[Stored items from a collection]

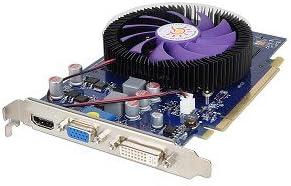 DVI//VGA Video Card w//HDMI /& HDCP Support Sparkle GeForce GT240 512MB DDR5 PCI Express PCI-E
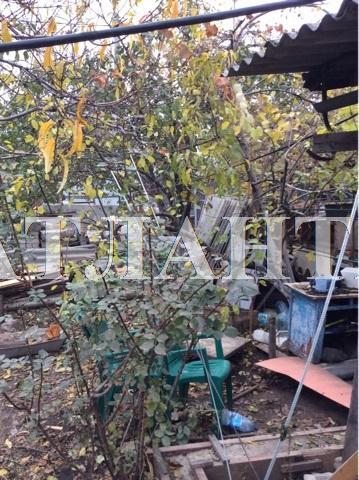Продается дом на ул. 1-Я Линия — 130 000 у.е. (фото №18)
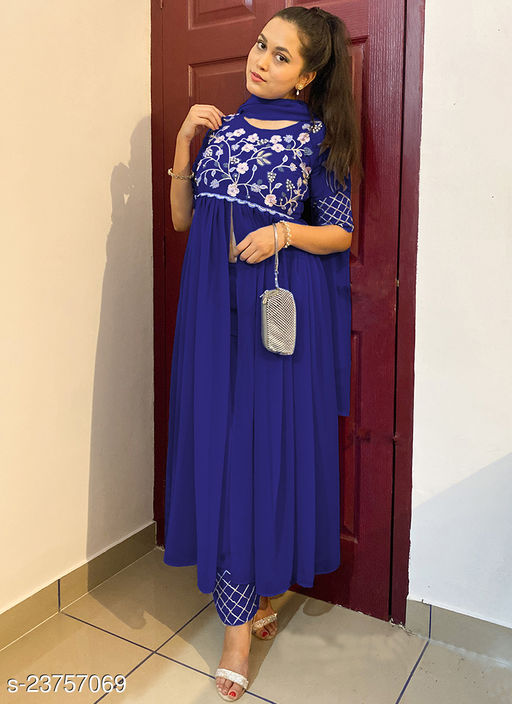 Impressive Designer Blue Embroidered And Handwork Front Cut Designer Wear Outfit Along With Plazzo And Dupatta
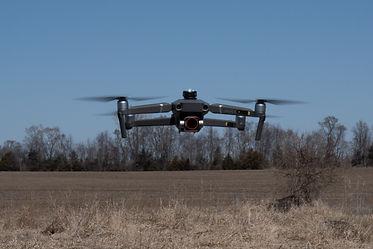 Drone Resized.jpg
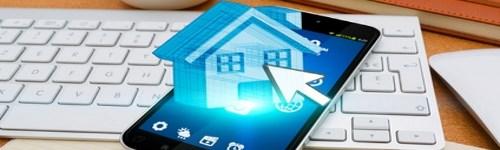 Haus-Selber-Bauen Rechner, Tools & Bauhilfen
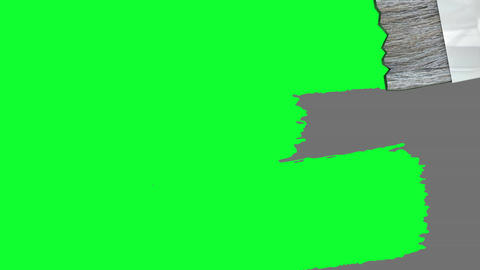 Green screen paint brush animation Stock Video Footage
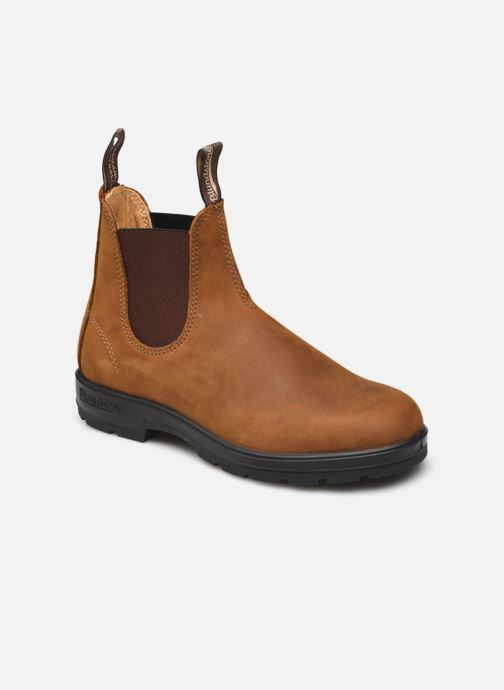 Ankelstøvler Kvinder Classic Chelsea Boots 562 W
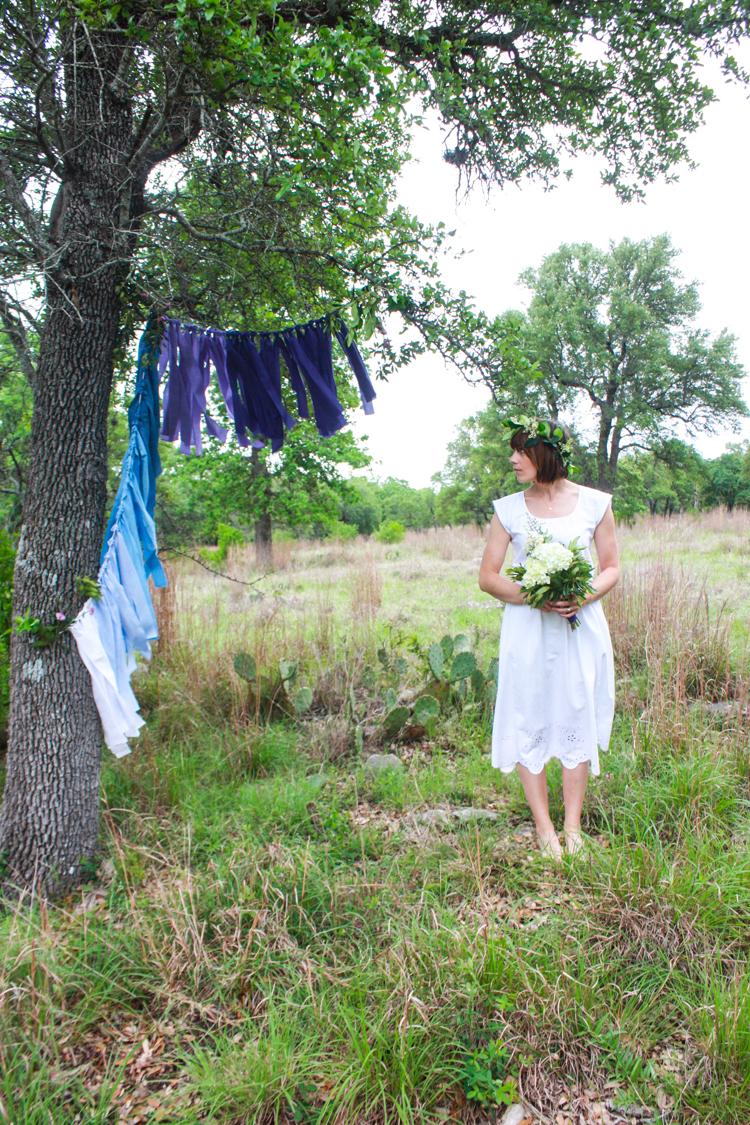 DIY Ombre Fabric Strip Banner- Miranda Anderson-10
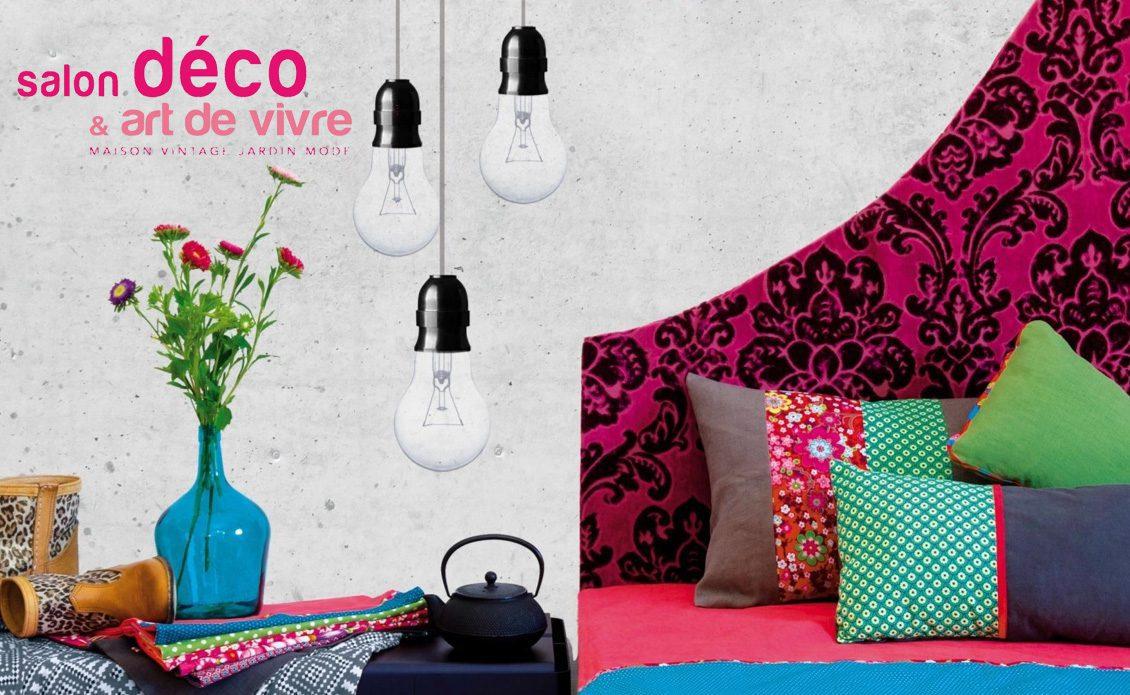 salon d co et art de vivre lyon cosy neve design. Black Bedroom Furniture Sets. Home Design Ideas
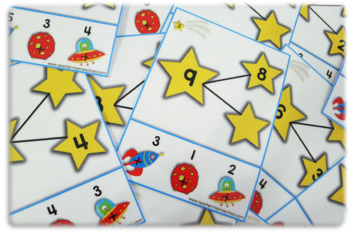 Number Bonds 1 to 20 - Poke Cards   EDITABLE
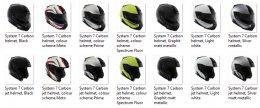 บีเอ็มดับเบิลยู มอเตอร์ราด เผยโฉมมอเตอร์ไซค์บีเอ็มดับเบิลยู G 310 GS ใหม่ และหมวกกันน็อคคาร์บอนสองรุ่นใหม่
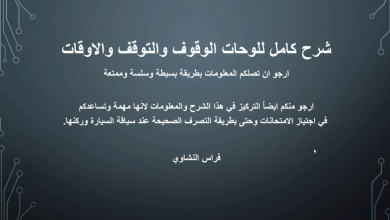 Photo of شرح لوحات الوقوف والتوقف والاوقات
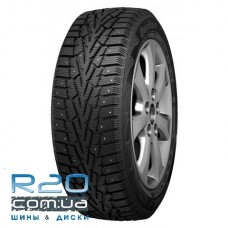 Cordiant Snow Cross 205/55 R16 94T (шип)
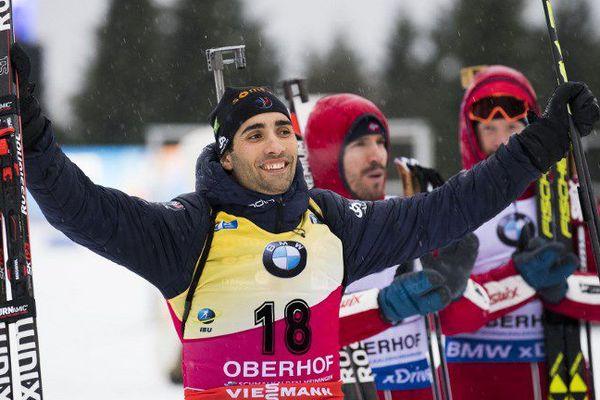 Le Catalan Martin Fourcade remporte la 4e étape de la Coupe du Monde de Biathlon ce 5 janvier 2018 en Allemagne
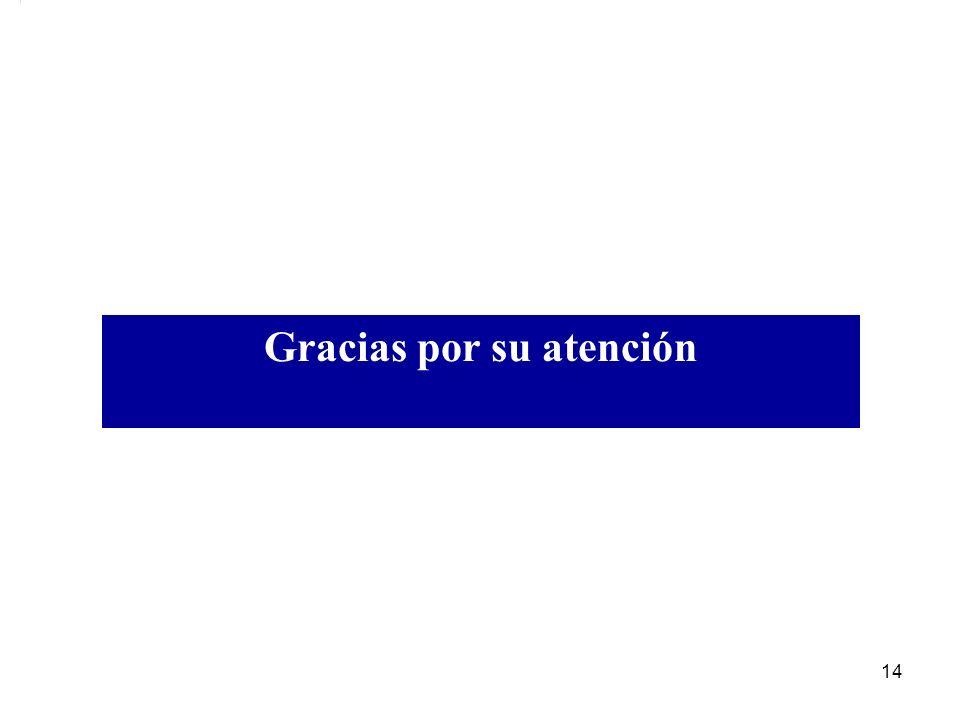 Gracias por su atención 14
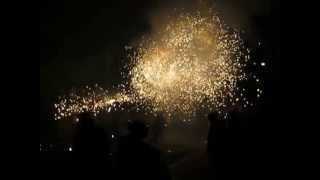 Barbera del Valles Spain  city photo : Correfocs in Festa Major of Barbera Del Valles, Catalonia, Spain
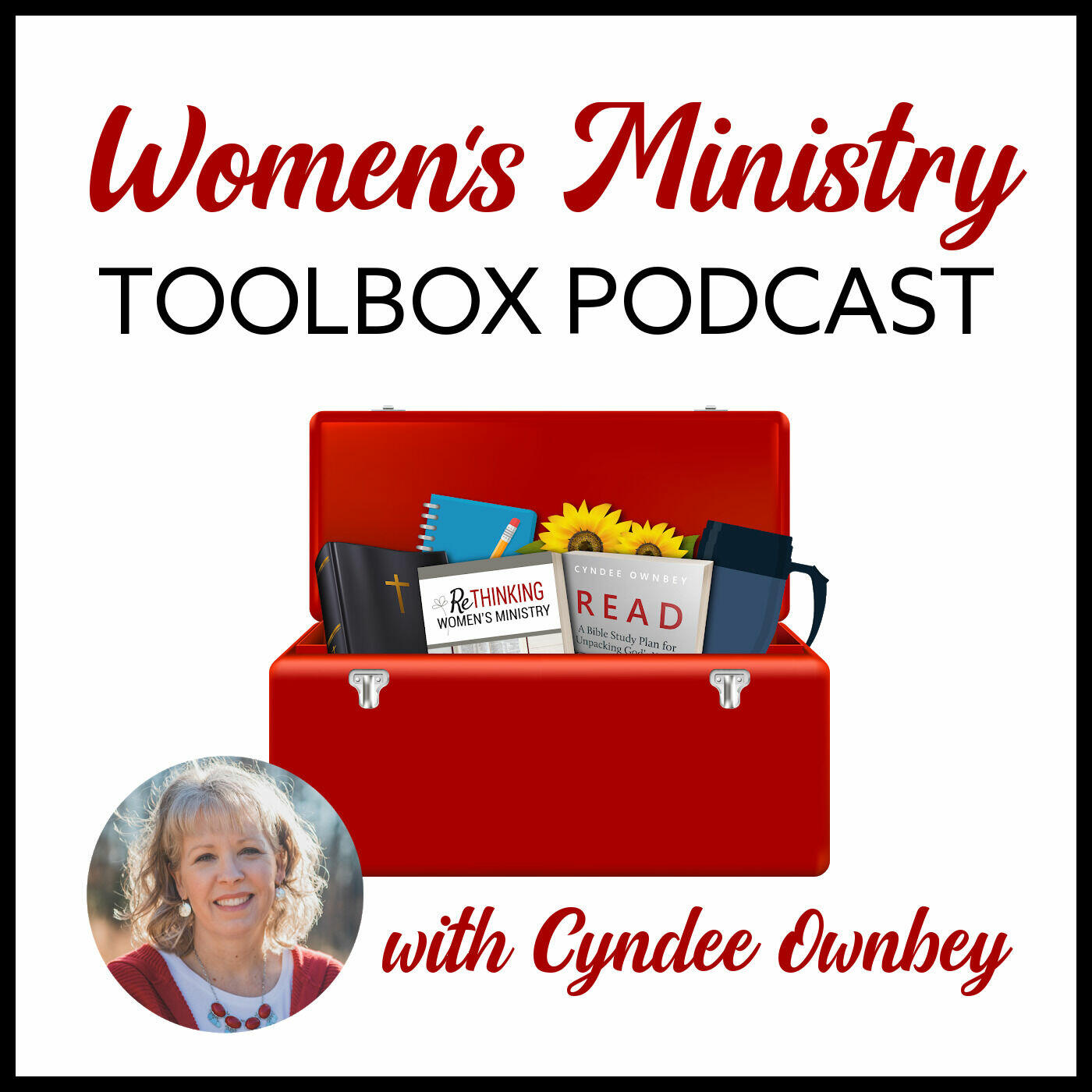 Women's Ministry Toolbox Podcast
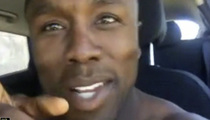 Andre Berto --  Mayweather's a Telephone Terrorist ... Stop Harassing Me!!!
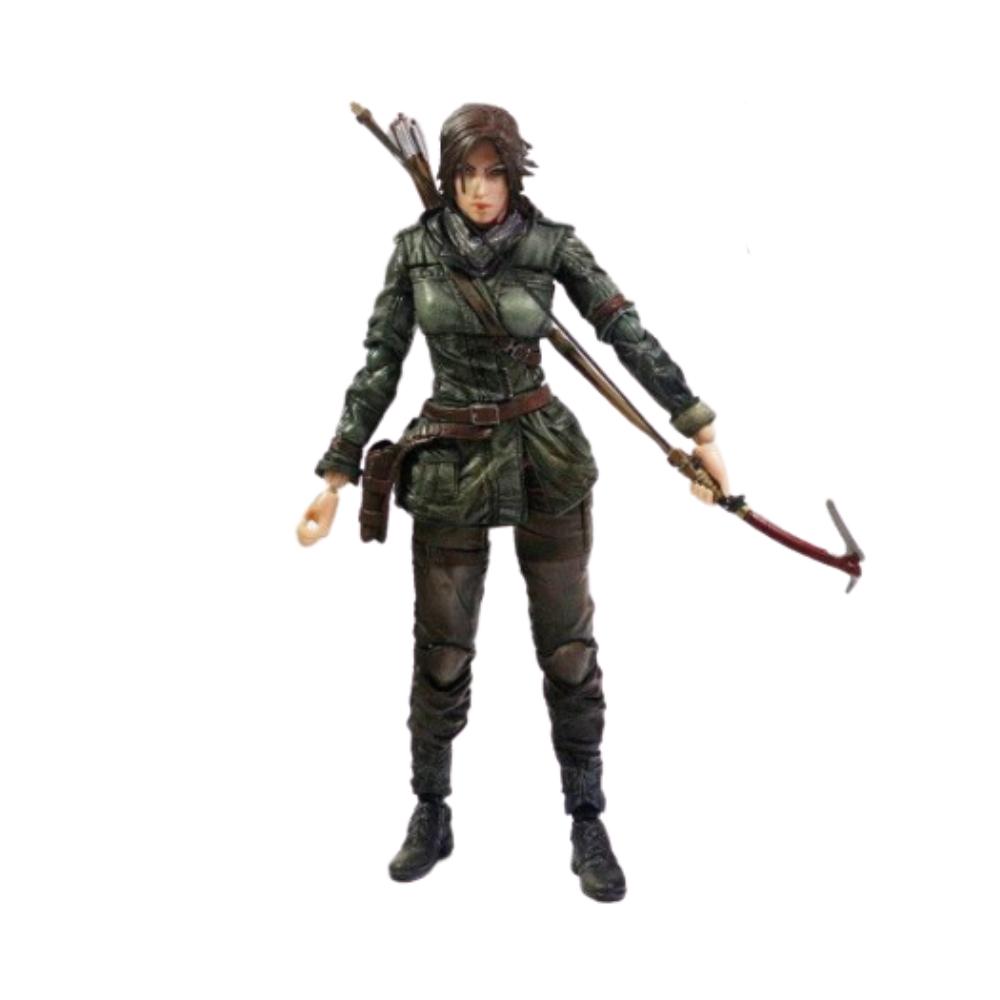Figure Lara Croft - Tomb Raider - 22CM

### Assigned task
From the line containing "salon d co et" to the last line of the records, inclusive, output the lines exactly as written and nothing else; leave out the pictures.

### Problem solution
 salon d co et art de vivre lyon cosy neve design. Black Bedroom Furniture Sets. Home Design Ideas
 Number Bonds 1 to 20 - Poke Cards   EDITABLE
 บีเอ็มดับเบิลยู มอเตอร์ราด เผยโฉมมอเตอร์ไซค์บีเอ็มดับเบิลยู G 310 GS ใหม่ และหมวกกันน็อคคาร์บอนสองรุ่นใหม่
 Photo of شرح لوحات الوقوف والتوقف والاوقات
 Cordiant Snow Cross 205/55 R16 94T (шип)
 Le Catalan Martin Fourcade remporte la 4e étape de la Coupe du Monde de Biathlon ce 5 janvier 2018 en Allemagne
 Gracias por su atención 14
 Barbera del Valles Spain  city photo : Correfocs in Festa Major of Barbera Del Valles, Catalonia, Spain
 Women's Ministry Toolbox Podcast
 Andre Berto --  Mayweather's a Telephone Terrorist ... Stop Harassing Me!!!
Figure Lara Croft - Tomb Raider - 22CM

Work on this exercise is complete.